(Pictures with short captions)

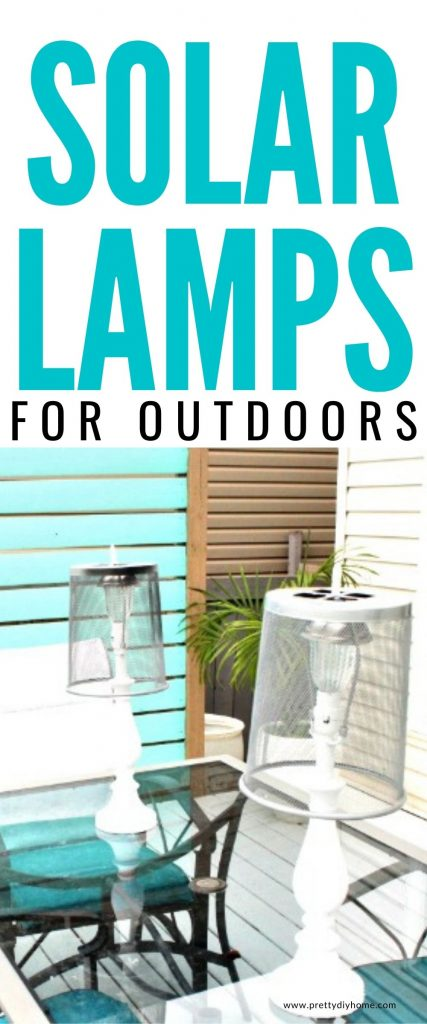 two DIY solar light lanterns made from upcycled lamps, with metal shades sitting out on a clear glass table.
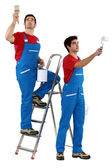 Craftsman and apprentice painting — Stock Photo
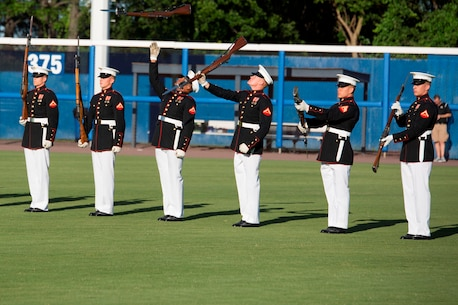 NORFOLK, Va. – The United States Marine Corps Silent Drill Platoon performs during pregame activities of the Norfolk Tides' Marine Night, June 18. The silent drill platoon is stationed in Washington D.C., and travels the country performing at various events. Marine Night was held in honor of the brave men and women who have served, are currently serving in the Marine Corps and those who paid the ultimate sacrifice.  (U.S. Marine Corps photo by Cpl. Logan Snyder)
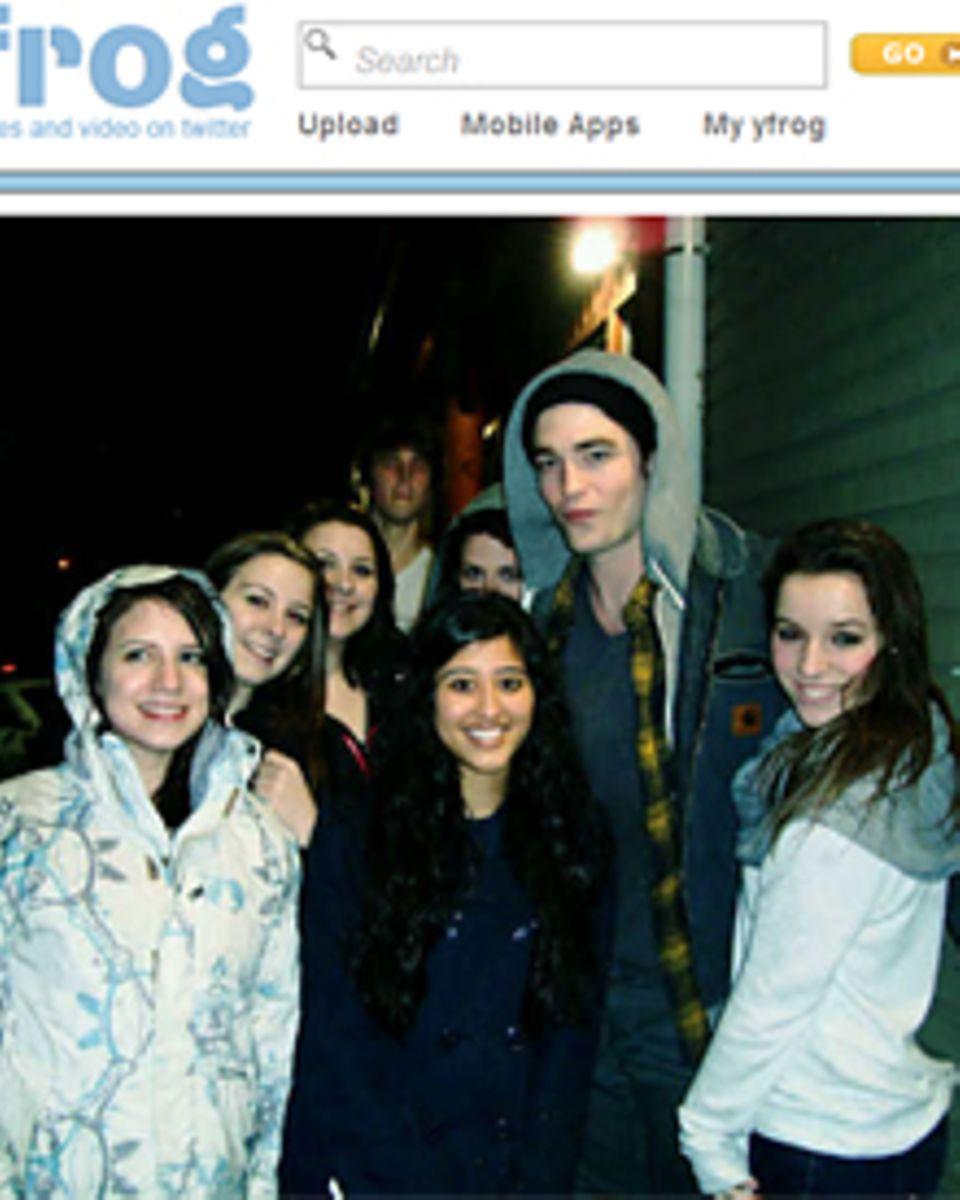 Robert Pattinson lässt sich mit einer Schar weiblicher Fans fotografieren.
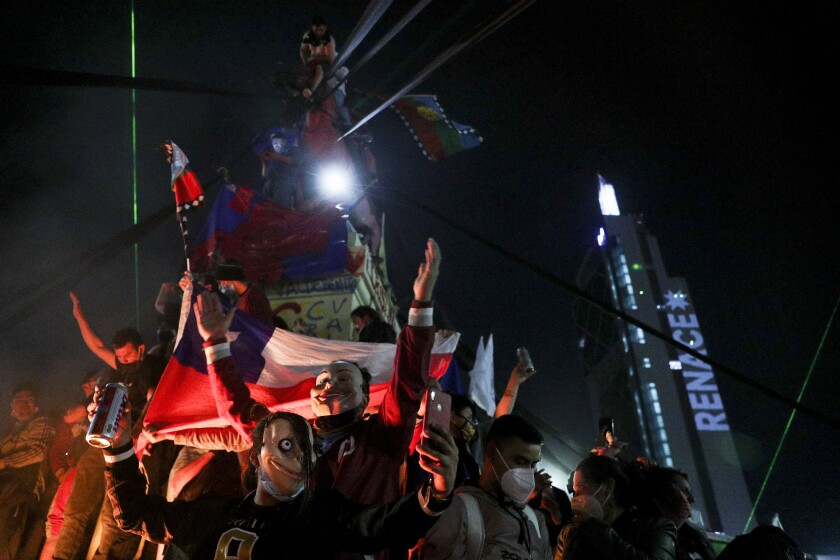 People gather in Santiago, Chile, on Sunday, when Chileans voted to rewrite the country's 40-year-old constitution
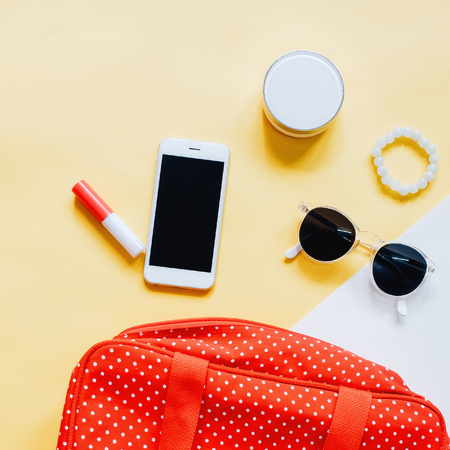 Flat lay of red polka dot woman bag open out with cosmetics, accessories and smartphone on colorful background Banque d'images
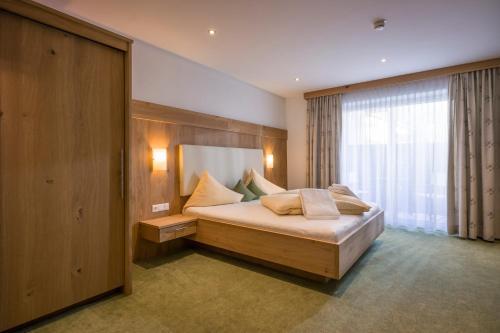 A bed or beds in a room at Alpenhof Hotel Garni Suprême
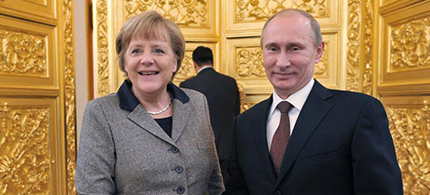 Angela Merkel and Vladimir Putin. (photo: Alexei Nikolsky/AP)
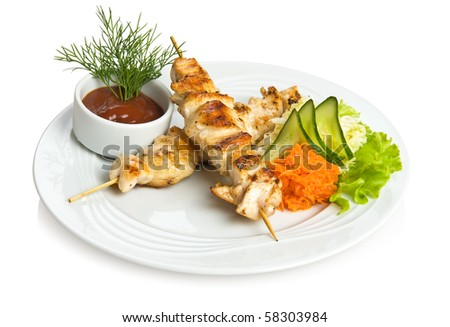 Chicken kebab with tomato sauce and vegetable side dish. - stock photo
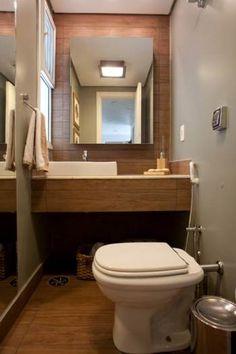 Banheiro com bancada, parede atrás do espelho e piso em porcelanato que imita madeira.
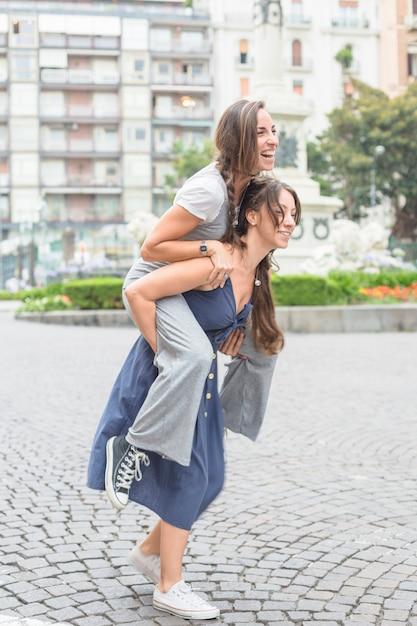 Glimlachende jonge vrouw die haar meisjestribbing op rit neemt op straat Gratis Foto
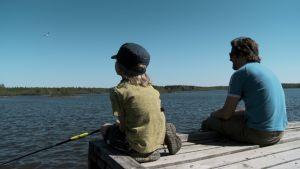 Kai ja pieni poika järven äärellä. Lokki lentää sinisellä taivaalla.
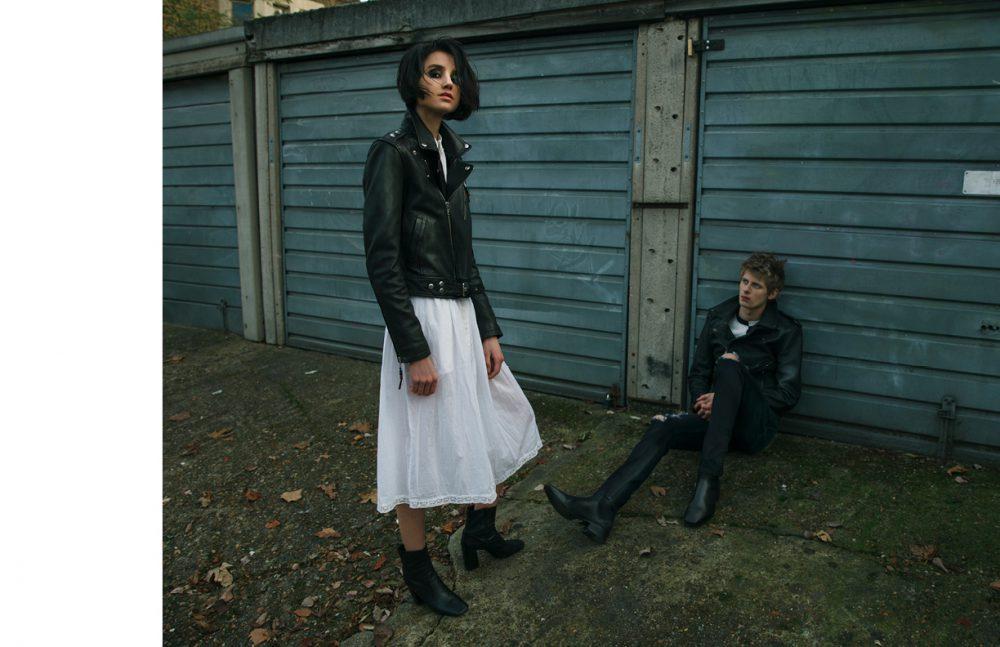 Matt wears Jacket & Trousers / BLK DNM Top / Maison Kitsuné Shoes / Casely-Hayford Elle wears Jacket / BLK DNM Dress / Zadig & Voltaire Shoes / Stylist's Own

● TASK OBJECTIVE
Your answer must be an exact copy of every entry, with the pictures left out.

● EXERCISE RESULT
 two DIY solar light lanterns made from upcycled lamps, with metal shades sitting out on a clear glass table.
 Craftsman and apprentice painting — Stock Photo
 NORFOLK, Va. – The United States Marine Corps Silent Drill Platoon performs during pregame activities of the Norfolk Tides' Marine Night, June 18. The silent drill platoon is stationed in Washington D.C., and travels the country performing at various events. Marine Night was held in honor of the brave men and women who have served, are currently serving in the Marine Corps and those who paid the ultimate sacrifice.  (U.S. Marine Corps photo by Cpl. Logan Snyder)
 Robert Pattinson lässt sich mit einer Schar weiblicher Fans fotografieren.
 People gather in Santiago, Chile, on Sunday, when Chileans voted to rewrite the country's 40-year-old constitution
 Flat lay of red polka dot woman bag open out with cosmetics, accessories and smartphone on colorful background Banque d'images
 A bed or beds in a room at Alpenhof Hotel Garni Suprême
 Angela Merkel and Vladimir Putin. (photo: Alexei Nikolsky/AP)
 Chicken kebab with tomato sauce and vegetable side dish. - stock photo
 Banheiro com bancada, parede atrás do espelho e piso em porcelanato que imita madeira.
 Glimlachende jonge vrouw die haar meisjestribbing op rit neemt op straat Gratis Foto
 Kai ja pieni poika järven äärellä. Lokki lentää sinisellä taivaalla.
 Matt wears Jacket & Trousers / BLK DNM Top / Maison Kitsuné Shoes / Casely-Hayford Elle wears Jacket / BLK DNM Dress / Zadig & Voltaire Shoes / Stylist's Own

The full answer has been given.